Part of the problem is some artificial intelligence techniques are over-fitted to the training data. One way around this problem is to incorporate variation or assess variance error in the results where specific data may bias learning outcomes. Usually, with larger datasets, these errors could be overcome. However, if information continues to be biased, such as that with imagery from open data sources, then problems often persist and algorithms, rather than improving over time, end in creating greater selection bias (some data sources for training satellite imagery classification algorithms: SpaceNet, Functional Map of the World, and xView). One good approach could be to train a given classifier, in the case of satellite imagery, and then randomly test the identification algorithm in very different settings, using  all of the Earth as potential test data. Errors would at least become more clear, selection bias could be avoided, and consequently forcing researchers to consider diversity more in their training datasets.[3]

Sample training data for training machine learning algorithms. Source: Minetto, R., Segundo, M. P., & Sarkar, S. (2018). Hydra: an Ensemble of Convolutional Neural Networks for Geospatial Land Classification. arXiv preprint arXiv:1802.03518.

Sample training data for training machine learning algorithms. Source: Minetto, R., Segundo, M. P., & Sarkar, S. (2018). Hydra: an Ensemble of Convolutional Neural Networks for Geospatial Land Classification. arXiv preprint arXiv:1802.03518.

Another possibility could be the integration of artificial images as part of the training set data. In other words, machines could also integrate or combine real-world imagery with artificial imagery to create new data where such data might be missing from given regions. Composite creations that combine satellite information with ground data could help make-up for some of the bias by diversifying the dataset and providing a new test dataset so that greater variation is created. This could be done with convolution neural network models, as one example, which take composite and real imagery together so that data diversity is purposely built in.[4]
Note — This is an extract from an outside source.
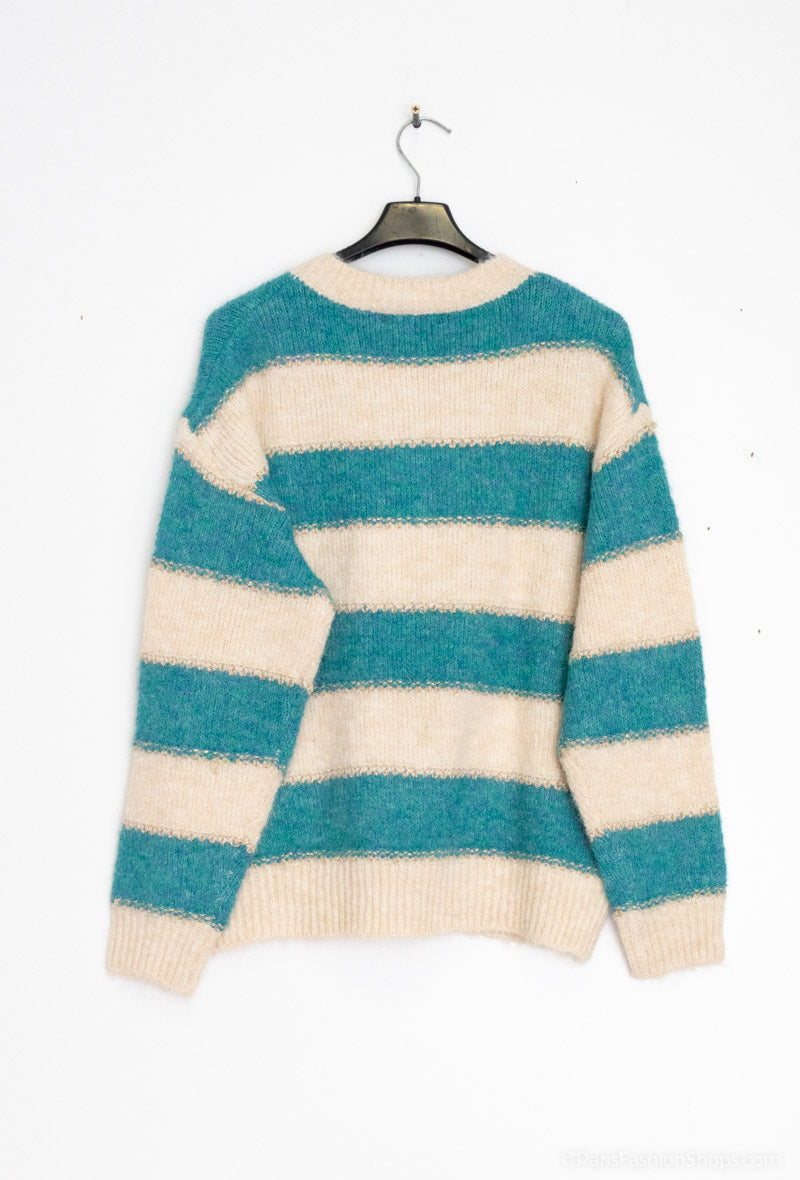 Frankie Stripe Pearl Button Jumper - Turquoise
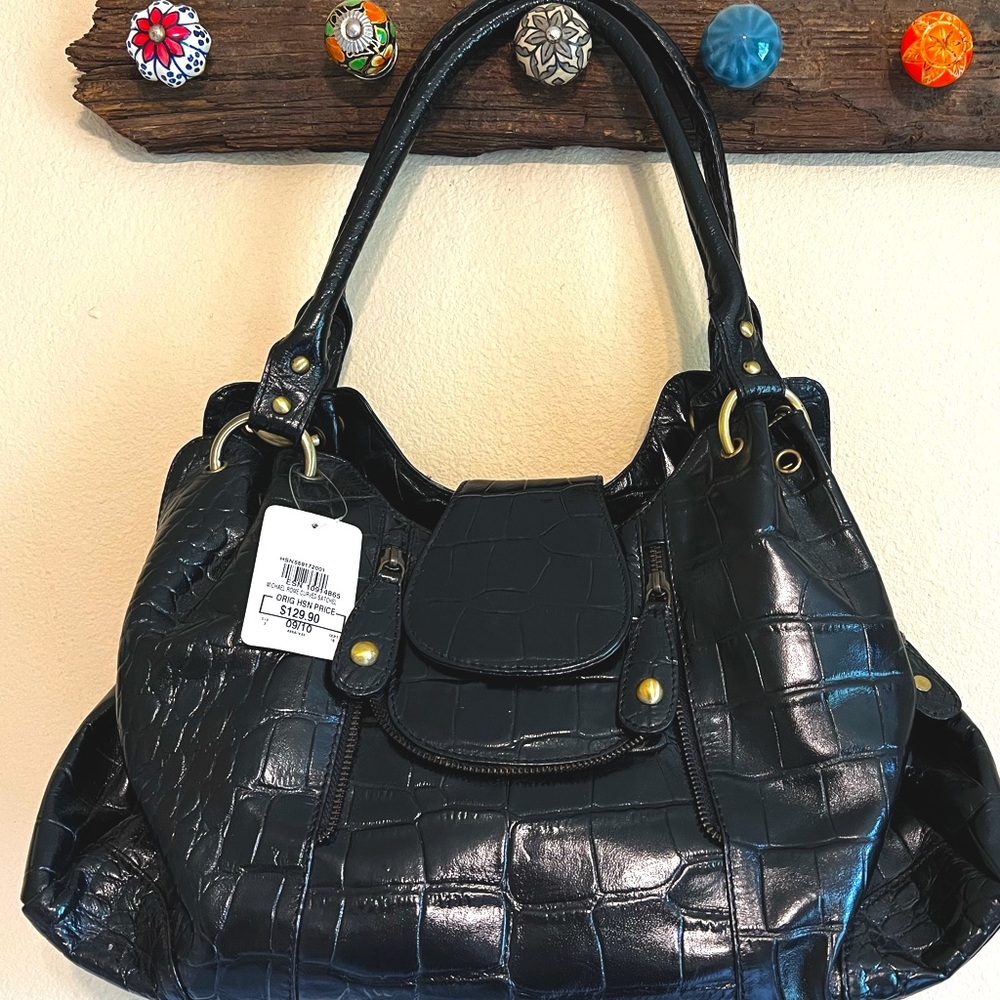 NWT Michael Rome black Curved satchel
What is evident is that we are still really at the beginning of the use of machine learning in the spatial sciences. The future does look better in terms of new methods and capabilities, but the biases evident such as that demonstrated in the Google Brian’s team paper demonstrates we need better and more diverse data sources. This is likely to be solved by the fact that providing data is only getting easier. However, we are still not there yet and techniques, including merged artificial and real-world training data, could be one of several avenues that one can use until we can produce sufficiently enough information to capture the range of variation in the spatial sciences.

References

[1]    For more on the Google Brain Team paper, see:  Shankar, Shreya, Yoni Halpern, Eric Breack, James Atwood, Jimbo Wilson, D. Sculley. (2017). No classification without representation: Assessing geodiversity issues in open data sets for the developing world. Proceedings of the 31st Conference on Neural Information Processing Systems (NIPS 2017), Long Beach, CA, USA, pp. 1-5.

[2]    For more on the Pakistan case, see: Bollinger, D. 2018.  Development Seed.  https://medium.com/devseed/geo-diversity-for-better-fairer-machine-learning-5c64021708dd.

[3]    For more on ways around biased results in data, see:  Voyant, C., Notton, G., Kalogirou, S., Nivet, M.-L., Paoli, C., Motte, F., & Fouilloy, A. (2017). Machine learning methods for solar radiation forecasting: A review. Renewable Energy, 105, 569–582. https://doi.org/10.1016/j.renene.2016.12.095.

[4]    For more on integrated training sets using some artificial sources, see Movshovitz-Attias, Y.,Takeo Kanade, Yaser Sheikh. (2016). Computer vision – ECCV 2016 Workshops: Amsterdam, The Netherlands, October 8-10 and 15-16, 2016: proceedings. Part 3: …(G. Hua & H. Jégou, Eds.). Cham: Springer.